From the book Light from Many Lamps by Lillian Eichler Watson (1951):

Elizabeth Barrett Browning was supremely, unbelievably happy.

In the fog and chill of London she had been an invalid, almost a recluse. Here in the sunny warmth of Italy—here with her beloved husband, her new life, her new interests—she felt better than she had in years.

Robert Browning had persuaded Elizabeth Barrett to leave her invalid’s couch and elope with him, had brought her to this gentle climate for her health. And climate and love had worked their magic charm. She was still frail and delicate, but she was not an invalid now! She was able to move about, to see the world, to be a true wife and companion to the man she so admired, she so adored. 

…Robert Browning came courting her in Wimpole Street, in London. She was ill then, nervous and distraught—completely dominated by a tyrannical father who had forbidden all his children to marry. But with unfailing devotion, Robert Browning had continued to visit her, to keep her room filled with flowers, to tell her of his love and beg her to marry him.

During this period of emotional strain and indecision, torn between love for Robert Browning and fear of her father’s displeasure, Elizabeth Barrett wrote a sequence of love sonnets. She wrote them in secret, intending them for no eyes but her own.

Sonnet XLIII
“How Do I Love Thee?”
By Elizabeth Barret Browning

How do I love thee? Let me count the ways.
I love thee to the depth and breadth and height
My soul can reach, when feeling out of sight
For the ends of being and ideal grace.
I love thee to the level of every day's
Most quiet need, by sun and candle-light.
I love thee freely, as men strive for right.
I love thee purely, as they turn from praise.
I love thee with the passion put to use
In my old griefs, and with my childhood's faith.
I love thee with a love I seemed to lose
With my lost saints. I love thee with the breath,
      Smiles, tears, of all my life; and, if God choose,
      I shall but love thee better after death. 

And so, one sunny day in Italy, one enchanted autumn afternoon, Robert Browning read his wife’s secret love sonnets for the first time.
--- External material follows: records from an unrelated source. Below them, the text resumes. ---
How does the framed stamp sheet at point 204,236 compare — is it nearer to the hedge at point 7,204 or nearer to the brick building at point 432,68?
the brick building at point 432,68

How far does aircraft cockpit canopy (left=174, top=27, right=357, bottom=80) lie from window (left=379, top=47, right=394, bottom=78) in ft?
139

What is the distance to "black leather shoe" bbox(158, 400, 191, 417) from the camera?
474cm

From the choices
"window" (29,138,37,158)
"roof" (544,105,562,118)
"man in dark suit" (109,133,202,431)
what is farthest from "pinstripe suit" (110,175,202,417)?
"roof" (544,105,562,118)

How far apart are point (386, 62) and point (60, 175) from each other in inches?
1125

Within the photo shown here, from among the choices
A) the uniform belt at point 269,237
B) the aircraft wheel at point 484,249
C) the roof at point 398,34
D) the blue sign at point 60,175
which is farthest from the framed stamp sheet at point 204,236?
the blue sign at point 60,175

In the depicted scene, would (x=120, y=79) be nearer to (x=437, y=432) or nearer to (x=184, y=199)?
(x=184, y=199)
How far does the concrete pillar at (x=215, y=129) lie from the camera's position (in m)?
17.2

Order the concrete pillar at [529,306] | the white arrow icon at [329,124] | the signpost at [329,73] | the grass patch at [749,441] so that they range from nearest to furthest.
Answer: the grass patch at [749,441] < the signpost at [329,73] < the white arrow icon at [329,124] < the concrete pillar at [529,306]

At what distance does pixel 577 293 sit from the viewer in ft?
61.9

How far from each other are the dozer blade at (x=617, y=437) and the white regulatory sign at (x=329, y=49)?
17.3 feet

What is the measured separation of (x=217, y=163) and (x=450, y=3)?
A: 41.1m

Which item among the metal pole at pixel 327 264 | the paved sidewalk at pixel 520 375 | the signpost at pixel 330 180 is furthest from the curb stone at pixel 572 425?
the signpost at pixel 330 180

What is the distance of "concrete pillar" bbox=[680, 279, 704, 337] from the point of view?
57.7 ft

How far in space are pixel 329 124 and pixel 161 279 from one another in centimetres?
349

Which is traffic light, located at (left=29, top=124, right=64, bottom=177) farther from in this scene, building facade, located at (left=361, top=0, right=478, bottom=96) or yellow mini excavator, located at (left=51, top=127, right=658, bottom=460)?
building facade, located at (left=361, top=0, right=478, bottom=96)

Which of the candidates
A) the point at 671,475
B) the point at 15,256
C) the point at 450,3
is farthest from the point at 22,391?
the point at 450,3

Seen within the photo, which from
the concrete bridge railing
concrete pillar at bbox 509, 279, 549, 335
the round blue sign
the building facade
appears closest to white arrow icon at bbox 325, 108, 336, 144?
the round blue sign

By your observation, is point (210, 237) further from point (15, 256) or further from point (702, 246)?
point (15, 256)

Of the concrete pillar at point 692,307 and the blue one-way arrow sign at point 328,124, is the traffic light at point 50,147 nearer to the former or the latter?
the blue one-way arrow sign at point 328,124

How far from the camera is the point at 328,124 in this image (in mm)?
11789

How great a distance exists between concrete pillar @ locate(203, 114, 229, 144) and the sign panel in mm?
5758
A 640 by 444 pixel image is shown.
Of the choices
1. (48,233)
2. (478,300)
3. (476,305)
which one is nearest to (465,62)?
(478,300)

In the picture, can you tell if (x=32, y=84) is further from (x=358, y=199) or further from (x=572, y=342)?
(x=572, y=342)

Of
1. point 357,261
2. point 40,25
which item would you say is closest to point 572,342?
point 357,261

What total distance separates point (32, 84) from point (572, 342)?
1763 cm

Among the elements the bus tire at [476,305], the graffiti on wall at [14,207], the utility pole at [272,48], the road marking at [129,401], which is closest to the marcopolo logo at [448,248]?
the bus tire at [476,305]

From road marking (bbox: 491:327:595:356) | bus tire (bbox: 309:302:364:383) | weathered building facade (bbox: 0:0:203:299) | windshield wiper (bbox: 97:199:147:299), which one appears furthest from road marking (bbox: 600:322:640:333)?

He was profoundly moved by their beauty and power, recognizing the unmistakable quality of their genius. They were, he declared, “the finest sonnets since Shakespeare!”

Robert Browning was so impressed with his wife’s love sonnets that he urged her to make them public, to give them to the world. [But first she refused, saying that these where only meant for him alone.]

At last she agreed, though she would have preferred to keep them secret. The poems were published under the title of Sonnets from the Portuguese to conceal their personal nature. [Footnote: Elizabeth Barrett was a pronounced brunette and her husband sometimes called her “my little Portuguese”. This nickname suggested the title for her love sonnets when she put them together in book form.]

Sonnets from the Portuguese has some of the most famous of Elizabeth Barrett Browning’s poems; and “How Do I Love Thee?” is perhaps the best-loved of the series. It was her own favorite, and his, and has been an inspiration to countless lovers since.